In the case of exponentiation, one has the useful identity $a^{n + m} = a^n a^m$, which enables for a "natural" extension to non-integer values of the exponent. Namely, you can see, for example, that $a^1 = a^{1/2 + 1/2} = (a^{1/2})^2$, from which we can say that we need to define $a^{1/2} = \sqrt{a}$ if we want that identity to hold in the extended exponentiation. No such identities exist for tetration.

You may also want to look at Qiaochu Yuan's answer here, where he explores some of this from a viewpoint of higher math:

https://math.stackexchange.com/a/56710/11172

One could, perhaps, compare this problem to the question of the interpolation of factorial $n!$ to non-integer values of $n$. There is, in general, no simple identity that provides a natural extension for this, either.

But, when an extension is desired, the usual choice is to use what is called the "Gamma function", defined by$$\Gamma(x) = \int_{0}^{\infty} e^{-t} t^{x-1} dt$$.

Then, you can extend $n!$ to non-integer $x$ by $x! = \Gamma(x+1)$. However, usually one does not use $x!$ for non-integer factorials, but rather the Gamma function notation.

One can give a uniqueness theorem involving soem simple analytical conditions; it is called the Bohr-Mullerup theorem. In addition, the gamma function has various nice number-theoretic and analytic properties, and turns up in a number of different areas of math.

But in the case of tetration, there are no nice integral representations known. Henryk Trappmann and some others recently proved a theorem that gives a simple uniqueness criterion for the

inverseof tetration (with respect to the "height") here, presuming extension not just to the real, but the complex numbers:http://www.ils.uec.ac.jp/~dima/PAPERS/2009uniabel.pdf

The solution that satisfies the condition is one that was developed by Hellmuth Kneser in the 1940s. I call it "Kneser's tetrational function" or simply "Kneser's function". It defies simple description.

On this site:

http://math.eretrandre.org/tetrationforum/index.php

an algorithm was posted to compute the Kneser solution (though I'm not sure if it's been proven) for various bases of tetration. Using this solution, the answer to your question would be

$$^{4/3} 3_\mathrm{Kneser} = 4.834730793026332...$$

Other interpolations for tetration have been proposed, some of which give different results. But this is the only one that seems to satisfy "nice" properties like analyticity and has a simple uniqueness theorem via its inverse. Yet as I said in the beginning, I don't believe that it's universally agreed by the general mathematical community that this is "the" answer.

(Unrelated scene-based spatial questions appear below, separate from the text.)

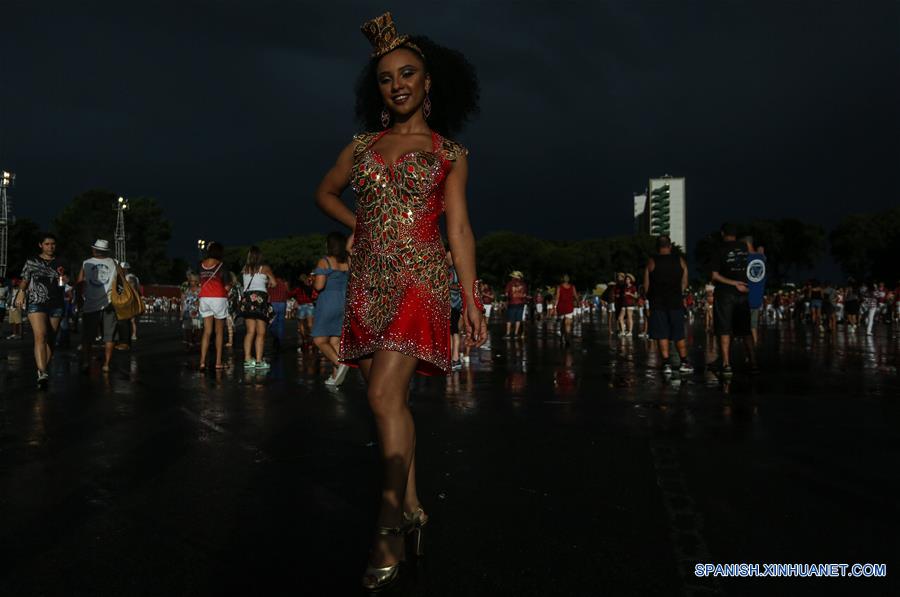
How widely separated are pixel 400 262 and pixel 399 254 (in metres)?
0.03

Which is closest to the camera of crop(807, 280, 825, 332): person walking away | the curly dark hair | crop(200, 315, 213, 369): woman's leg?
the curly dark hair

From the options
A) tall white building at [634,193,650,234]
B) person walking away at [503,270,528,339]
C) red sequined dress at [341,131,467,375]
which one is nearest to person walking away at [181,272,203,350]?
person walking away at [503,270,528,339]

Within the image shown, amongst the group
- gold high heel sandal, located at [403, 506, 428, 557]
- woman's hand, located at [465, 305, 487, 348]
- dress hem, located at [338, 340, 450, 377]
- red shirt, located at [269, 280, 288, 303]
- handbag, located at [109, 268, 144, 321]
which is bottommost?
gold high heel sandal, located at [403, 506, 428, 557]

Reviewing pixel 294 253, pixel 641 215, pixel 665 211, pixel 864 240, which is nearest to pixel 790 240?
pixel 864 240

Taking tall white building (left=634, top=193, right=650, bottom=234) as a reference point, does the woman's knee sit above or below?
below

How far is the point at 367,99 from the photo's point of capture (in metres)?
3.86

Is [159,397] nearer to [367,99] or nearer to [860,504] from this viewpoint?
[367,99]

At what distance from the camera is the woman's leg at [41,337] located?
8.54 m

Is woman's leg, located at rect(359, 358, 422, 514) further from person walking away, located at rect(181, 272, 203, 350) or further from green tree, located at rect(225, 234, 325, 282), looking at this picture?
green tree, located at rect(225, 234, 325, 282)

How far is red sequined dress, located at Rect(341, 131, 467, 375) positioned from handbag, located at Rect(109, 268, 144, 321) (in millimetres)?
8908

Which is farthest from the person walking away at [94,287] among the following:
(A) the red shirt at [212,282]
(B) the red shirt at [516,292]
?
(B) the red shirt at [516,292]

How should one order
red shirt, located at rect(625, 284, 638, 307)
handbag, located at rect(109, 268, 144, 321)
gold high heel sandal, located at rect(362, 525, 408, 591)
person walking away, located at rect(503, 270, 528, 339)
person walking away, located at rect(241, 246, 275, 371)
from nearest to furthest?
gold high heel sandal, located at rect(362, 525, 408, 591) < person walking away, located at rect(241, 246, 275, 371) < handbag, located at rect(109, 268, 144, 321) < person walking away, located at rect(503, 270, 528, 339) < red shirt, located at rect(625, 284, 638, 307)

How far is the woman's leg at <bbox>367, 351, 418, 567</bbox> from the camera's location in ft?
9.53

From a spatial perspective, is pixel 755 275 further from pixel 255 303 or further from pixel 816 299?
pixel 816 299
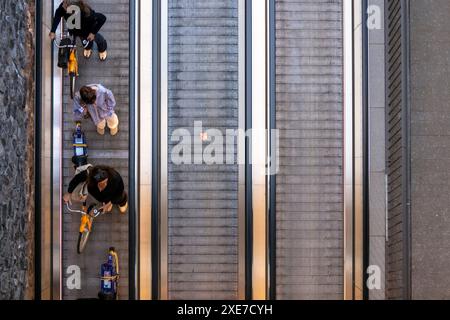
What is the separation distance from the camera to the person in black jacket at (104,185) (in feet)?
26.2

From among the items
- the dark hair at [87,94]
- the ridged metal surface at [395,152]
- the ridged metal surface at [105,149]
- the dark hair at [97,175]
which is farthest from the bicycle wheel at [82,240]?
the ridged metal surface at [395,152]

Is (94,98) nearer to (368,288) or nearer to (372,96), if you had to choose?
(372,96)

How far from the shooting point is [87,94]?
8164 mm

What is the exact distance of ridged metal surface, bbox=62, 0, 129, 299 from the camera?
8656mm

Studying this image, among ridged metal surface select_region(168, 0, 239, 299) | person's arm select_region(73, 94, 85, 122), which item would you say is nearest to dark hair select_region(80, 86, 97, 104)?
person's arm select_region(73, 94, 85, 122)

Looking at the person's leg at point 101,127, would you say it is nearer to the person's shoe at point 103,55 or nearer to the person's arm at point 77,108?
the person's arm at point 77,108

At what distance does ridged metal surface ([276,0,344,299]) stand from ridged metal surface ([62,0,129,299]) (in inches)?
83.0

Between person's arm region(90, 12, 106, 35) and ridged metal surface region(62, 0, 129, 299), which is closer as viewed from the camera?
person's arm region(90, 12, 106, 35)

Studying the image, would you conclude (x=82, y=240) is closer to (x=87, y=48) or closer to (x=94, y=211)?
(x=94, y=211)

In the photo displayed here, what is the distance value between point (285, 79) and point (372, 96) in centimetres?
121

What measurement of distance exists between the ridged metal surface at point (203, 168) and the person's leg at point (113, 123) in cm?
72

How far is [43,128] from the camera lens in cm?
859

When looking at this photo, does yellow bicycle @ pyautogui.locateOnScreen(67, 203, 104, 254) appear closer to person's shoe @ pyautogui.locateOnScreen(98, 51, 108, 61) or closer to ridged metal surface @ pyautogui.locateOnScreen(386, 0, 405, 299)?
person's shoe @ pyautogui.locateOnScreen(98, 51, 108, 61)
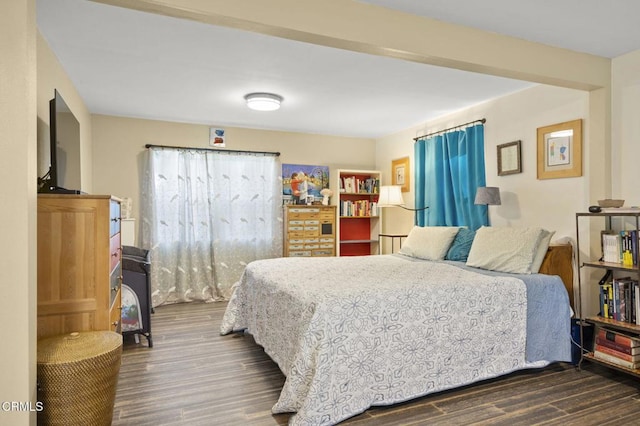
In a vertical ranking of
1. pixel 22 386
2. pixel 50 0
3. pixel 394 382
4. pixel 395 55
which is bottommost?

## @Lucas 2012-11-17 01:50:51

In that article I like the graph that goes outside of it's grid. Seems appropriate for hyperexponentiation.

## @Sheldon L 2012-11-25 17:14:30

The kneser.gp pari-gp code isn't proven to converge, but empirically, it converges. If it converges, it can be proven that the solution is the same as Kneser's. I wrote the code :). The interesting thing about Kneser's solution, is that as $\Im(z)$ increases, sexp(z) converges towards the $\psi^{-1}(\lambda^z)$ abel function developed from the fixed point via the inverse Schroder series for $\text{base}^z$. Here $\lambda=\log(\text{base})\times\text{fixedpoint}$. As $\Im(z)$ decreases, it converges towards the complex conjugate fixed point $\psi^{-1}(\lambda^z)$ function.